North American stocks closed higher Tuesday, with U.S. shares making their biggest gains this year.
In Toronto, the S&P/TSX composite index was up 109.68 points, or 0.88 per cent, at 12,537.69. The Canadian dollar gained 0.35 of a cent to 101.09 cents US.
U.S. stocks rallied from the opening bell Tuesday after the government said February retail sales gains were the strongest since September. Bank stocks turbocharged the rally. JPMorgan Chase gave the rally extra juice by announcing it would raise its stock dividend.
The Dow Jones industrial average closed up 217.97 points, or 1.7 per cent, at 13,177.68. That's the highest close since the last day of 2007. The Nasdaq composite index finished up 56.22, or 1.9 per cent, at 3039.88, for its first close above 3,000 since December 2000.
Advancing stocks outnumbered decliners by about 5-to-1 on the New York Stock Exchange. Volume was about average at 4 billion shares.
The rally gained strength in the afternoon when the Federal Reserve said it saw signs of an improving economy and expected the unemployment rate to keep falling. The Fed also said strains in the global financial markets have eased.
Then JPMorgan Chase, the country's largest bank by assets, announced that it plans to buy back as much as $15 billion of its stock and raise its quarterly dividend to 30 cents per share from 25 cents a share.
"That's what really made the day," said Jeffrey Kleintop, chief market strategist a LPL Financial.
Fed moves up release of bank stress test results
The announcement came just before the Fed made a surprise announcement of the results of its annual stress test for banks. JPMorgan Chase and 14 other financial institutions passed. Four, including Citigroup, failed.

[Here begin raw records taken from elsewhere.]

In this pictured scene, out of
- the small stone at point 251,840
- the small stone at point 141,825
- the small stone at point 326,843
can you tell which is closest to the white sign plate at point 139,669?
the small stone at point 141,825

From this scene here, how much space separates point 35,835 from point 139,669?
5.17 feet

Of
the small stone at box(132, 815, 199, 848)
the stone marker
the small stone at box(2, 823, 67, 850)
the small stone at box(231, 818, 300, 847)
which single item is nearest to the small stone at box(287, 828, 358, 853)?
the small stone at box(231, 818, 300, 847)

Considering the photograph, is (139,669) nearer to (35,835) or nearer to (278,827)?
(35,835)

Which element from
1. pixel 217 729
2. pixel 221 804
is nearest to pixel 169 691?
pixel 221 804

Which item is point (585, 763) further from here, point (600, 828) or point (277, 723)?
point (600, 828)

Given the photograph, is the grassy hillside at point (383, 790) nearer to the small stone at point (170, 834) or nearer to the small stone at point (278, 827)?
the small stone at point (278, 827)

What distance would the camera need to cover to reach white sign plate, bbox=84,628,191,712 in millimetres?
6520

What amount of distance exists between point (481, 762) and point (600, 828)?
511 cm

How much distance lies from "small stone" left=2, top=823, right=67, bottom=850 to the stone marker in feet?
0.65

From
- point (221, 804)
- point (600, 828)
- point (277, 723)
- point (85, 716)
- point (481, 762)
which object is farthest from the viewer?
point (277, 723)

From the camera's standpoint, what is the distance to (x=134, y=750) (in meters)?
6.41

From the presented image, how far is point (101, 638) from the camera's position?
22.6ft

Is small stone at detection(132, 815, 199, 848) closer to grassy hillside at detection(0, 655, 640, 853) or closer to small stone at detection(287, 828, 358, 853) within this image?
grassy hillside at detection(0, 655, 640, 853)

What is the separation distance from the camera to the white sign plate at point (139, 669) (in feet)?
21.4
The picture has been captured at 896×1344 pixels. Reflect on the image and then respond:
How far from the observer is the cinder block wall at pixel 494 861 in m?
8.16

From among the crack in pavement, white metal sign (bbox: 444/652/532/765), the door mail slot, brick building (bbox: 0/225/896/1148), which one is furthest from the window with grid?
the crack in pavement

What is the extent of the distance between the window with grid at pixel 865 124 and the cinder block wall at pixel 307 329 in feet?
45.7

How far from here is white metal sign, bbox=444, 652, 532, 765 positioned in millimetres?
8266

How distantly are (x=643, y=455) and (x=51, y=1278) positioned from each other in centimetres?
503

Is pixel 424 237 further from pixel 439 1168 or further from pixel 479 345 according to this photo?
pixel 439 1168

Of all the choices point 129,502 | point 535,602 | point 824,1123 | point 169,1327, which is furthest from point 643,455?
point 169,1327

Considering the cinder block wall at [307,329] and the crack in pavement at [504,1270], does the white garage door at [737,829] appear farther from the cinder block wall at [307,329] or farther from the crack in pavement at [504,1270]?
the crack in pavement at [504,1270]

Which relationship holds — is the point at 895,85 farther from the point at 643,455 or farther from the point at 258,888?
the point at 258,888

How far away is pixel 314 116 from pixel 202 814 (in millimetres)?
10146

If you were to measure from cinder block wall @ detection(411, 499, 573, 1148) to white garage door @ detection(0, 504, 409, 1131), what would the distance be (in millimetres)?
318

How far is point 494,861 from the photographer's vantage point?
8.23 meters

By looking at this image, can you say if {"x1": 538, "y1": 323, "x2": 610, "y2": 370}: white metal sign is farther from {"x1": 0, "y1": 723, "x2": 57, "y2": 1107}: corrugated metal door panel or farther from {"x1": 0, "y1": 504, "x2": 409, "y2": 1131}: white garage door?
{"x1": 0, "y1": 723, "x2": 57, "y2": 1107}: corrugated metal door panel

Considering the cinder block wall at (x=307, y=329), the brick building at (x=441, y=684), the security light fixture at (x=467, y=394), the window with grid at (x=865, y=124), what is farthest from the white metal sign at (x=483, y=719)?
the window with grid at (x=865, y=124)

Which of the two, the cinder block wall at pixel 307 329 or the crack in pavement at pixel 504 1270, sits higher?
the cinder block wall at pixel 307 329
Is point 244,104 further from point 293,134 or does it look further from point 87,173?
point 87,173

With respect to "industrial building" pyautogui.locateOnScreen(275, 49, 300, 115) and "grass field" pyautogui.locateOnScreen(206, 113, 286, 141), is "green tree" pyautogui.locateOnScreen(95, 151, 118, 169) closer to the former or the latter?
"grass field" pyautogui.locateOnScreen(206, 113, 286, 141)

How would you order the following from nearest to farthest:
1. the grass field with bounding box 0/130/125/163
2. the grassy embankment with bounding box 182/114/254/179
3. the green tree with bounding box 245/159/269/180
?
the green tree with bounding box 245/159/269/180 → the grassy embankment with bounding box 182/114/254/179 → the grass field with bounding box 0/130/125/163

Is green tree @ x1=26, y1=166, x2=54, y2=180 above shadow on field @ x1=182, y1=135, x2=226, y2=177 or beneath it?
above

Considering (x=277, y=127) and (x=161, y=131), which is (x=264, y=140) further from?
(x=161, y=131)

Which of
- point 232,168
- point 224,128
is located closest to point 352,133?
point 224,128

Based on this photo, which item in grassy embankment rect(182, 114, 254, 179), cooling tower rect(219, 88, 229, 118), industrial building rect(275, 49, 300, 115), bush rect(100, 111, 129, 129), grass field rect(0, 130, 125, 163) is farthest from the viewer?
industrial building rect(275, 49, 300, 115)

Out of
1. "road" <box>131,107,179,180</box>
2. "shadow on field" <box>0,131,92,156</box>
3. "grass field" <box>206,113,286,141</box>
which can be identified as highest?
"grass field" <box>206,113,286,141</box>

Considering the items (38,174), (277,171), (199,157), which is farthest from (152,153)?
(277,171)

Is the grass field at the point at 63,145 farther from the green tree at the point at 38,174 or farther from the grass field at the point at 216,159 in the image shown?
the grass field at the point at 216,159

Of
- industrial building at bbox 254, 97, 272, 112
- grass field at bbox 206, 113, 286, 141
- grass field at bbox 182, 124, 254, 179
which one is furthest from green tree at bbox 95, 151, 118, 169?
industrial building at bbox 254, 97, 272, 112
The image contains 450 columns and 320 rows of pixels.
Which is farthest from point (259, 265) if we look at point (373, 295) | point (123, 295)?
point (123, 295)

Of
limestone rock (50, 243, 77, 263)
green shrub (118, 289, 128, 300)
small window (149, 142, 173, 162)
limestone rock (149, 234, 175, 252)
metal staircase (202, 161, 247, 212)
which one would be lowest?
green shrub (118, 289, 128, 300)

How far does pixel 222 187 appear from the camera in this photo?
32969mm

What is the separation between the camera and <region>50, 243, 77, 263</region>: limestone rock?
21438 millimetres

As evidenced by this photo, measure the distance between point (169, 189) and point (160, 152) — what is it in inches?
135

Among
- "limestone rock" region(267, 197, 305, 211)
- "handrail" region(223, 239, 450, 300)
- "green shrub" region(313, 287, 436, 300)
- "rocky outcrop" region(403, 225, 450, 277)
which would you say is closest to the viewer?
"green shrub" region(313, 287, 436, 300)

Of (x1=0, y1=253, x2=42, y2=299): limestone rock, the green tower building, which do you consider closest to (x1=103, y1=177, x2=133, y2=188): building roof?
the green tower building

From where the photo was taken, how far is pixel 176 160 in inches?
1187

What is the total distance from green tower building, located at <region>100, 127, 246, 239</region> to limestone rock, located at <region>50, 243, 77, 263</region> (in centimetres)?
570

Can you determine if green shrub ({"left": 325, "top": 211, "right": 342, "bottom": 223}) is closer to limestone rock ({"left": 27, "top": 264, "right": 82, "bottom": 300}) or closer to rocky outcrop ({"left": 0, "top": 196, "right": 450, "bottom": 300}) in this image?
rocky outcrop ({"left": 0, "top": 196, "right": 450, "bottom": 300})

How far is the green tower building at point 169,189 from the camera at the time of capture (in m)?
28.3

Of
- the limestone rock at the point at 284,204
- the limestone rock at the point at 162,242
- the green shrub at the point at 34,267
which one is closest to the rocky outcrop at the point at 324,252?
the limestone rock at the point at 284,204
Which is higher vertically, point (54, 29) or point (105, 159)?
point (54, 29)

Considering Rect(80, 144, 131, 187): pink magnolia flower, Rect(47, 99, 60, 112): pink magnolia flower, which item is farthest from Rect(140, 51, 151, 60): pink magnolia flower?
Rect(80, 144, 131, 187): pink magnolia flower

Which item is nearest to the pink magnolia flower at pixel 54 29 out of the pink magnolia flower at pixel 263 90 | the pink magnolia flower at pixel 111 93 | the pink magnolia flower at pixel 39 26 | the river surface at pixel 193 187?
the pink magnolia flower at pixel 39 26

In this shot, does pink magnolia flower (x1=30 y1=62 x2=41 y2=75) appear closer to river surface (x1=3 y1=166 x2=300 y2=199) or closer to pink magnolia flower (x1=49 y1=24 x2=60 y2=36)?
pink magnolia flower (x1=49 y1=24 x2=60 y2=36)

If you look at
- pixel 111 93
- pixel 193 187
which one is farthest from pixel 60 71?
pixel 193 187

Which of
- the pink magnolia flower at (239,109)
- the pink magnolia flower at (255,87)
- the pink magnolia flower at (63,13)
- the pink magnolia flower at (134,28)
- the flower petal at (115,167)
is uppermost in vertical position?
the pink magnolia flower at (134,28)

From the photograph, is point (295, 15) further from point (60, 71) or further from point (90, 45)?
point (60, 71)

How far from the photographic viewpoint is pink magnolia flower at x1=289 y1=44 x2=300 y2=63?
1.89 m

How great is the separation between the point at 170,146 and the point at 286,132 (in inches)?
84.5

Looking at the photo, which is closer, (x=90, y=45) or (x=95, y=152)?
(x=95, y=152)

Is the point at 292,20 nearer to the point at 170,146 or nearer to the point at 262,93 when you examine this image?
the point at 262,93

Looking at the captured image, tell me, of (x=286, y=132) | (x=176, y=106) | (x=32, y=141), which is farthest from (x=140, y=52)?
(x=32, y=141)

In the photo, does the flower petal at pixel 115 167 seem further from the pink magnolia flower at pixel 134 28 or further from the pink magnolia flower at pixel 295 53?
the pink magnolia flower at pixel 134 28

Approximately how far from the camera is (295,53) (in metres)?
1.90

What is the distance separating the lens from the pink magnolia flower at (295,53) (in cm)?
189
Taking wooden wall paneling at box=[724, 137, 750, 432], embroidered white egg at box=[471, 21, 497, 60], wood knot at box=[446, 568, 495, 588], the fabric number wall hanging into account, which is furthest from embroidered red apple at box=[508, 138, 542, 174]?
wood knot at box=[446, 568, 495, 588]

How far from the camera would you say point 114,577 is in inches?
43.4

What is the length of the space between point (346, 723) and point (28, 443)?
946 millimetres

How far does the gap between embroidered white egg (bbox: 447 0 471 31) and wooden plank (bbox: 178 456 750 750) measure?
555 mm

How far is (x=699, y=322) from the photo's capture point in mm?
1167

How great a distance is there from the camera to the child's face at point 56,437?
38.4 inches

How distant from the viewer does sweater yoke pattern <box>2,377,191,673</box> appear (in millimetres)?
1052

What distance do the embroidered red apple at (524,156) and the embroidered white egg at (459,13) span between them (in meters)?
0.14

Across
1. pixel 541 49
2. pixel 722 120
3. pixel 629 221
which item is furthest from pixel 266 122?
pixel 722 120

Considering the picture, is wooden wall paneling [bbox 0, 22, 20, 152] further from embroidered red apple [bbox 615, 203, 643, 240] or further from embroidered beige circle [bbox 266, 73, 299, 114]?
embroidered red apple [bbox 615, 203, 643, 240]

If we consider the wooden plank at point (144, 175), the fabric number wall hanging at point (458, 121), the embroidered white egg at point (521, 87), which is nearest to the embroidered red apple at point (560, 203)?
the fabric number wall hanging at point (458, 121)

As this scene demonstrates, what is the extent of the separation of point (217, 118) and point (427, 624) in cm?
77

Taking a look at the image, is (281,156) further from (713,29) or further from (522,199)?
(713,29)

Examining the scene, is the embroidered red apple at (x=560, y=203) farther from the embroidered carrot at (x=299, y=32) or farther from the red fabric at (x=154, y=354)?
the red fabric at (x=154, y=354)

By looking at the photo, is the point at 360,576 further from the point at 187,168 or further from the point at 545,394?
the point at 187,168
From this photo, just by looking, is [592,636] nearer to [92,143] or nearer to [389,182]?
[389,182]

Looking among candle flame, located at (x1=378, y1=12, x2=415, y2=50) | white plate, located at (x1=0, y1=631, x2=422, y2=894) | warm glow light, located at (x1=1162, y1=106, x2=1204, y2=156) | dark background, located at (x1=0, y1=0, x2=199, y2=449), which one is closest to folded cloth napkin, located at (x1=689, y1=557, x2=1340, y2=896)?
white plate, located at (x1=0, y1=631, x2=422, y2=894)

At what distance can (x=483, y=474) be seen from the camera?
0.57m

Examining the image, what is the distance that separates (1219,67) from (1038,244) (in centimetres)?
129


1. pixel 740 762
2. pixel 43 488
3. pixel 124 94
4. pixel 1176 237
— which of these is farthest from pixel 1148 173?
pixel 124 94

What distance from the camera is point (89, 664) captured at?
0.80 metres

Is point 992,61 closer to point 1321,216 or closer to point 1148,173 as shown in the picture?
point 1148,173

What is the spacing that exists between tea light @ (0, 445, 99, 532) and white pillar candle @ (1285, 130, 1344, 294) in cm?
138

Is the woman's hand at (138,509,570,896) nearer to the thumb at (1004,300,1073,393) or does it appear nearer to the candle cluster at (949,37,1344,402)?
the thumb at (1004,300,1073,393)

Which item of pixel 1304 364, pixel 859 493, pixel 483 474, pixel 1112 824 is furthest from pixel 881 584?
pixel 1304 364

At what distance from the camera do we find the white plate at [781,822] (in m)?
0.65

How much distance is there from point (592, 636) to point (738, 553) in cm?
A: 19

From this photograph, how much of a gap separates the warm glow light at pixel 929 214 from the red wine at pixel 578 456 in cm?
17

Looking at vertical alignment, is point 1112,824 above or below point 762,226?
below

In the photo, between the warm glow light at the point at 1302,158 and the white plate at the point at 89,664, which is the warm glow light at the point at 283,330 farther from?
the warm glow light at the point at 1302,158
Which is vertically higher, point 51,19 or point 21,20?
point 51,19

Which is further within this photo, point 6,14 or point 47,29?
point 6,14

The Fed had planned to release the results on Thursday afternoon. But it moved up the announcement after JPMorgan declared its dividend increase. The bank said it had the Fed's blessing to raise the dividend.
JPMorgan Chase stock gained seven per cent, and other banks followed. Citigroup and Goldman Sachs gained six per cent. Banks were easily the best-performing stocks in the market, gaining almost four per cent as a group.
Their shares rose during the session, and before the release of the test results, on speculation that having passed the stress tests, they too would hike their dividends.
Citigroup stock was down four per cent in after-hours trading following the Fed stress test announcement.
Jack Ablin, chief investment officer at Harris Private Bank, said the key difference between the Nasdaq then and now is that the technology companies that dominate the index only promised profits 12 years ago.
Today those profits are real, and massive. The Nasdaq's largest companies are Apple, Microsoft and Google.
"The Nasdaq hasn't done much of anything for 12 years, but it's had a huge rally in earnings," Ablin said.
U.S. bond prices fall
Traders dumped U.S. Treasury debt Tuesday after the strong retail sales data and the Federal Reserve policy announcement dampened hopes that the Fed will buy more bonds to stimulate the economy.
The yield on the 10-year Treasury note leaped above its highest closing level in more than four months after the Fed said short-term inflation is likely and the labour market recovery has strengthened.
The yield on the 10-year Treasury note rose to 2.11 per cent as of 3 p.m. from 2.03 per cent late Monday.
Its price fell 72 cents for every $100 invested.
An auction of $21 billion in 10-year notes drew strong interest and high bids, a sign that overall demand remains strong for the ultra-safe investments.
The notes were priced to yield 2.08 per cent, lower than the market yield at the time. That means bids came in higher than market prices, a sign of good demand.
The yield on the 10-year note rose all morning before the auction took place.
Traders dumped Treasurys after the government said that retail sales rose 1.1 per cent in February, the biggest gain since September. The strengthening labour market helped Americans buy more autos, clothes and appliances.
Positive economic news generally reduces demand for low-risk Treasurys.
Traders would rather put their money in investments such as stocks, which can deliver bigger profits when the economy is strong.
As demand for a Treasury falls, its yield rises. In effect, traders are demanding a slightly less-tiny return in exchange for holding a security with limited potential profits.